After the campaign, I started hearing political operatives use “Swift boat” as shorthand for smears and lies about someone’s core character. It rankled me, because to all who served with distinction on those rivers, who risked their lives every day, and for the families of men like Don Droz who died on those rivers, it was horrific to think of their units and their divisions becoming a synonym for “to lie.”
The unavoidable fact was that August had knocked us on our butts. It began with the Swift boat assault and ended with the Republican convention. I needed to get off the mat and back into the fight.
• • •
“YOU CAN ASK a focus group whether they’d vote for a candidate who farts in public, and they’ll say no. It may st
ink, but it sure is effective at clearing the room. What voters tell a focus group they want and what works aren’t always the same thing.”
It was an observation from former president Clinton at his folksy best.
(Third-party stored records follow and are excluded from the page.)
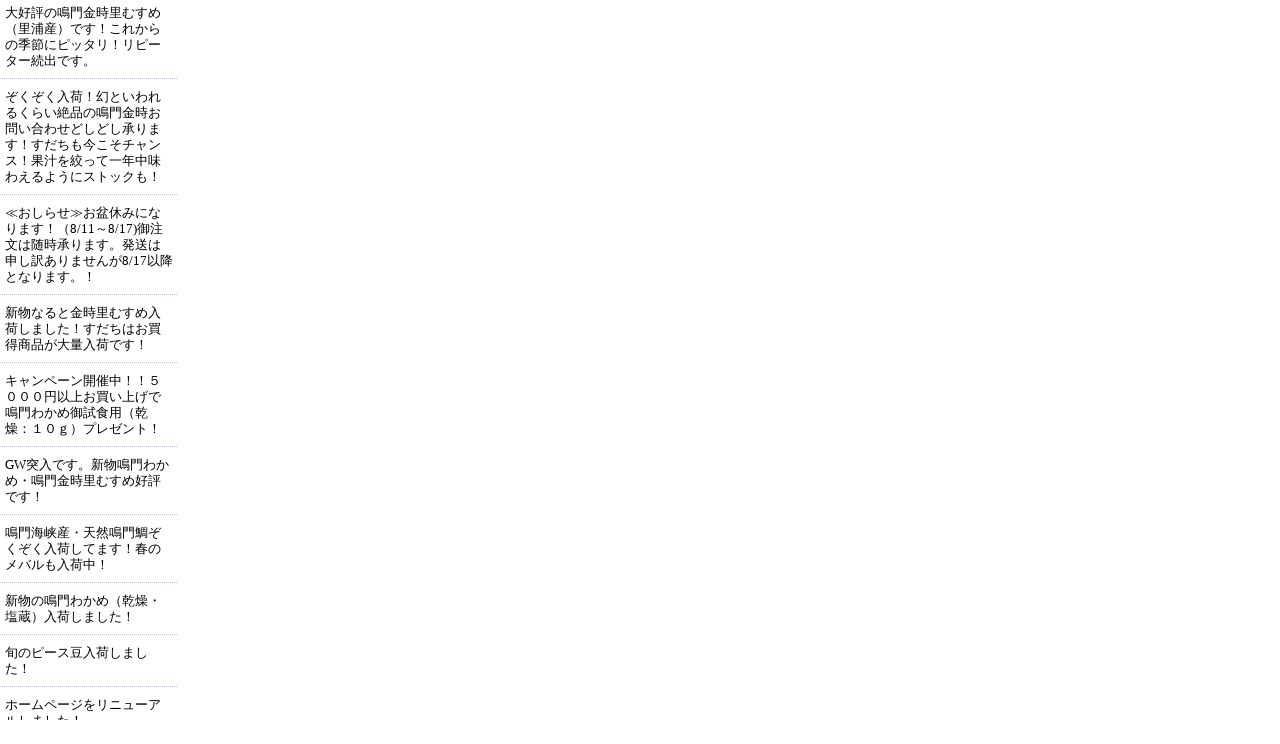

--- FILE ---
content_type: text/html
request_url: http://fc-aoki.com/news/index.html
body_size: 1251
content:
<!DOCTYPE HTML PUBLIC "-//W3C//DTD HTML 4.01 Transitional//EN">
<html>
<head>
<META http-equiv="Content-Type" content="text/html; charset=Shift_JIS">
<META name="GENERATOR" content="IBM WebSphere Studio Homepage Builder Version 10.0.0.0 for Windows">
<META http-equiv="Content-Style-Type" content="text/css">
<title>フードセンターあおき</title>
<script type="text/javascript" src="../js/rollover.js"></script>
<link href="../css/news.css" rel="stylesheet" type="text/css" />
</head>
<body>
  <table width="178" border="0" cellspacing="0" cellpadding="0">
    <!-- ここから -->
<!--
    <tr>
      <td class="txt"><font color="#FF0000">12月26日（月）～1月6日（金）の期間は業務多忙の為、インターネット販売を一時中止させていただきますのでご了承の程よろしくお願い致します。</font></td>
    </tr>
    <tr>
      <td class="line"></td>
    </tr>
-->
    <!-- ここまで -->
    <!-- ここから -->
    <tr>
      <td class="txt">大好評の鳴門金時里むすめ（里浦産）です！これからの季節にピッタリ！リピーター続出です。</td>
    </tr>
    <tr>
      <td class="line"></td>
    </tr>
    <!-- ここまで -->
	<!-- ここから -->
    <tr>
      <td class="txt">ぞくぞく入荷！幻といわれるくらい絶品の鳴門金時お問い合わせどしどし承ります！すだちも今こそチャンス！果汁を絞って一年中味わえるようにストックも！</td>
    </tr>
    <tr>
      <td class="line"></td>
    </tr>
    <!-- ここまで -->     
    <!-- ここから -->
    <tr>
      <td class="txt">≪おしらせ≫お盆休みになります！（8/11～8/17)御注文は随時承ります。発送は申し訳ありませんが8/17以降となります。！</td>
    </tr>
    <tr>
      <td class="line"></td>
    </tr>
    <!-- ここまで -->     <!-- ここから -->
    <tr>
      <td class="txt">新物なると金時里むすめ入荷しました！すだちはお買得商品が大量入荷です！</td>
    </tr>
    <tr>
      <td class="line"></td>
    </tr>
    <!-- ここまで -->  
    <!-- ここから -->
    <tr>
      <td class="txt">キャンペーン開催中！！５０００円以上お買い上げで鳴門わかめ御試食用（乾燥：１０ｇ）プレゼント！</td>
    </tr>
    <tr>
      <td class="line"></td>
    </tr>
    <!-- ここまで -->  
    <!-- ここから -->
    <tr>
      <td class="txt">GW突入です。新物鳴門わかめ・鳴門金時里むすめ好評です！</td>
    </tr>
    <tr>
      <td class="line"></td>
    </tr>
    <!-- ここまで -->   
    <!-- ここから -->
    <tr>
      <td class="txt">鳴門海峡産・天然鳴門鯛ぞくぞく入荷してます！春のメバルも入荷中！</td>
    </tr>
    <tr>
      <td class="line"></td>
    </tr>
    <!-- ここまで -->
    <!-- ここから -->
    <tr>
      <td class="txt">新物の鳴門わかめ（乾燥・塩蔵）入荷しました！</td>
    </tr>
    <tr>
      <td class="line"></td>
    </tr>
    <!-- ここまで -->
    <!-- ここから -->
    <tr>
      <td class="txt">旬のピース豆入荷しました！</td>
    </tr>
    <tr>
      <td class="line"></td>
    </tr>
    <!-- ここまで -->    <!-- ここから -->
    <tr>
      <td class="txt">ホームページをリニューアルしました！</td>
    </tr>
    <tr>
      <td class="line"></td>
    </tr>
    <!-- ここまで -->




</table>
</body>
</html>


--- FILE ---
content_type: text/css
request_url: http://fc-aoki.com/css/news.css
body_size: 544
content:
html,body {
	margin:0px;
	padding:0px;
	background-color:#FFFFFF;
	text-align:center; /* センタリング */
	color:#000000;
	scrollbar-face-color:#FFFFFF;
	scrollbar-highlight-color:#000099;
	scrollbar-shadow-color:#000099;
	scrollbar-3dlight-color:#FFFFFF;
	scrollbar-arrow-color:#000099;
	scrollbar-track-color:#BBBBFF;
	scrollbar-darkshadow-color:#FFFFFF;
}

/* NEWS */
.txt { 
	font-size:84%;
	line-height:120%;
	vertical-align:top;
	padding:5px;
}
.line {
	height:10px;
	background:url(../news/dotline.gif) repeat-x;
	padding:5px;
}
He’d asked what the campaign’s polling showed about our best options fighting back against President Bush. The research showed that voters said they were turned off by negative campaigning and it would backfire. Only President Clinton could reduce that nonsense to one colorful expression. Howell Heflin, eat your heart out.
President Clinton was lying in bed in a New York hospital room, awaiting heart surgery to clear a blockage. I was lying on a hotel bed a thousand miles away looking for ways to clear what had become a blockage in my path to the presidency.
I’d called Clinton earlier in the day to wish him well as he entered the hospital, and we’d quickly ended up talking about the campaign. His love of politics was visceral. He generously offered to connect again later that night and even invited some of my campaign team to dial in as well and compare notes.
The polls confirmed what Clinton had said, not that we needed much reminder at this point. We were all wearing the scars of an August in which the airwaves and cable television had been chockablock full of lies about my military record, a month when the Republican convention crowds thought it was clever to wear purple camouflage Band-Aids on their cheeks to mock the severity of the wounds I received in Vietnam. It was amazing how low their party stooped. I had volunteered to go to Vietnam. Bush didn’t. Cheney didn’t. I didn’t control who shot when or where and what kind of wound I received. The same shrapnel that went into an arm or leg of any number of our crew could just as easily have penetrated the brain or an eye. It was stunning to see a party of a war of choice in Iraq mocking the consequences of combat. Politics had clearly entered a dark, new chapter.
The bottom was falling out in several states that had been competitive coming out of the Democratic convention. August had badly damaged our campaign. All the numbers were down. States like Missouri and Virginia, which we had fought so hard to make newly competitive, were falling fast, possibly irreparably. But most alarmingly, we were hemorrhaging in Ohio, Florida and places we needed to win the presidency.